Embedded in trading profits, the costs of dealer intermediation are typically much more difficult to measure – and much less transparent – than the costs of exchange and broker intermediation. First, dealers may insert themselves between buyers and sellers when they are not really needed, which is most likely to occur in actively traded products for which there are often a large number of investors seeking to trade. Second, because their profits and costs are not transparent, dealers may trade at prices that are not determined by effective competition. Given that a great many securities products are not actively traded, dealers continue to play a critical role in our markets. An important challenge for the SEC has long been how to ensure that dealers have the economic incentives to continue to play this role while avoiding undue costs for investors from excessive intermediation.
Putting Technology and Competition to Work for Investors
Given the importance of intermediation in our markets – and the related, persistent concerns of conflicts of interest and investors’ costs – we must continually rethink the way we look at “intermediation.” In particular, for a given market, we must ask whether intermediation has appropriately harnessed competition and technology in the service of investors. Are the benefits being realized by investors? Are there unintended consequences that are adversely affecting investors? Is regulation appropriately tailored to the competitive dynamics and technological developments of the market?
Stepping back to look at the contrast between the equity and fixed income markets may help us better understand these questions and the inherent complexities of the regulatory decisions for the SEC.
The Equity Markets
In the U.S. equity markets, competition and technology have had a profound effect over many years, generating enormous benefits for investors and issuers. Equity markets today are host to a diverse set of exchanges and alternative trading systems that match buyers and sellers. Dealer intermediation is substantial in both types of matching venues.
But many orders are not intermediated on these matching venues. They are being executed by broker-dealers before they ever reach one. Off-exchange trading now represents more than 35% of equity volume, compared to just 25% five years ago, and the majority of this volume reflects broker-dealers executing directly the orders of both retail and institutional traders.[4]
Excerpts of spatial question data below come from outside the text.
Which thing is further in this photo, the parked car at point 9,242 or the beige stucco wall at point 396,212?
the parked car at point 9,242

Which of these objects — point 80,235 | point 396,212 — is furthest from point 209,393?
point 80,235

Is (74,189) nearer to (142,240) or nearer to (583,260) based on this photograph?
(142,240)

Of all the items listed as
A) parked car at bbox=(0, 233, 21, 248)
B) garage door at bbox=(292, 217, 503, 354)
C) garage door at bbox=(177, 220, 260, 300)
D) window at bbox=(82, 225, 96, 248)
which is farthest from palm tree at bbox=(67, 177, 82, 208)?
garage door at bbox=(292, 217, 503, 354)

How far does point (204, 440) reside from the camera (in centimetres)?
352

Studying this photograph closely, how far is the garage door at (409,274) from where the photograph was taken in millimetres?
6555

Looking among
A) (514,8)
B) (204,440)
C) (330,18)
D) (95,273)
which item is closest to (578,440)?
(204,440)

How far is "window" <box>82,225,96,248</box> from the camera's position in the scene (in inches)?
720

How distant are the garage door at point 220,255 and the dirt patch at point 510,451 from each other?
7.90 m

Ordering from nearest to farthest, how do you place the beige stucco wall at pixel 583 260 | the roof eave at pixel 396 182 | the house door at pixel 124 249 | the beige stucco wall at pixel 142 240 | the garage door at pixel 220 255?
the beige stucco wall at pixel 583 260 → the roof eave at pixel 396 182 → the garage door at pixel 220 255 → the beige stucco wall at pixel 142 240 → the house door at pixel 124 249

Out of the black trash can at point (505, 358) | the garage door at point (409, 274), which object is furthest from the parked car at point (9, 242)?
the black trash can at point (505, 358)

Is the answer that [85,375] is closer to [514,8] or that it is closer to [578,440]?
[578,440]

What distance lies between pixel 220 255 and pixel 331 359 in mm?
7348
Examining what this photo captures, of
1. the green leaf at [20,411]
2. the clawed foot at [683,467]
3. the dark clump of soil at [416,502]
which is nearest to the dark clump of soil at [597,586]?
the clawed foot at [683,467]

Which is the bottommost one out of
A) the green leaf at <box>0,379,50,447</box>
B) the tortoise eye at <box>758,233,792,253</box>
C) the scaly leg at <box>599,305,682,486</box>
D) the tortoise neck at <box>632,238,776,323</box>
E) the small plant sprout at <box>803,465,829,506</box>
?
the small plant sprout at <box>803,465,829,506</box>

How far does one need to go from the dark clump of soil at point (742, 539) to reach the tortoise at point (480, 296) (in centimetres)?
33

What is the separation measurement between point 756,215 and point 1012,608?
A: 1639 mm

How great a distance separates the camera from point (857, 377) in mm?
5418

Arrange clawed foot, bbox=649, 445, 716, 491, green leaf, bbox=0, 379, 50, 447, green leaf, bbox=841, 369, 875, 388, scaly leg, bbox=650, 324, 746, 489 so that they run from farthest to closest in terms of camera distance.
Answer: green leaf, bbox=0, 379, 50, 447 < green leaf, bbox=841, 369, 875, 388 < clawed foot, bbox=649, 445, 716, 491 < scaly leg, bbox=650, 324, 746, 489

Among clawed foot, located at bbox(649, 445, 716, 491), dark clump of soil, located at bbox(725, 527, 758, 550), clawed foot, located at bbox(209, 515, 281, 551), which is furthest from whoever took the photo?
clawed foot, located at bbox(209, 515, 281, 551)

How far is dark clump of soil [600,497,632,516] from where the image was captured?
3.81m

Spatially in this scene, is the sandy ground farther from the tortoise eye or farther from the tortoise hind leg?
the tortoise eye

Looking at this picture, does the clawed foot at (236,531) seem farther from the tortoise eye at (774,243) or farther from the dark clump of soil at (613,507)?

Today, even in the very lively debate about the various aspects of equity market structure, one would be hard-pressed to find concerns about a lack of competition among equities exchanges and other intermediaries, or that they have failed to take advantage of new technologies. At least with respect to exchanges, this is a major change from the past, where a primary concern was for years the potential for dominant markets to stand in the way of the forces of technology and competition. This concern was certainly at the forefront in 1975, when Congress amended the Exchange Act to direct the Commission to facilitate the creation of a national market system.[5] And it continued into the adoption of Regulation NMS, with fears that competition sparked by the new rules would be limited to the NYSE and NASDAQ.[6] We are now living in a much different world, where many are questioning whether the pendulum has swung too far and we have too many venues, creating unnecessary complexity and costs for investors.
Over the last 40 years, the SEC has worked hard to further the statutory objectives of the national market system, which include the efficient execution of transactions, price transparency, competition, best execution, and an opportunity for investor orders to meet directly. But, as previous Commissions have noted repeatedly,[7] these objectives are not entirely aligned.
In particular, the goal of competition among trading venues can lead to what we generally call “fragmentation,” where orders may be spread among competing venues. Too much fragmentation may in turn detract from efficient execution and an opportunity for investor orders to meet directly by creating opportunities for excessive intermediation.
The SEC has sought paths to balance these objectives in advancing the interests of investors. No one, however, could credibly claim that this task is an easy one. For example, one serious challenge arose in the 1990s in the market structure for NASDAQ-listed stocks. Certain dealers on NASDAQ had taken action to discourage competition on quotes and to maintain wider spreads, which helped preserve compensation for the dealers as intermediaries providing liquidity.[8]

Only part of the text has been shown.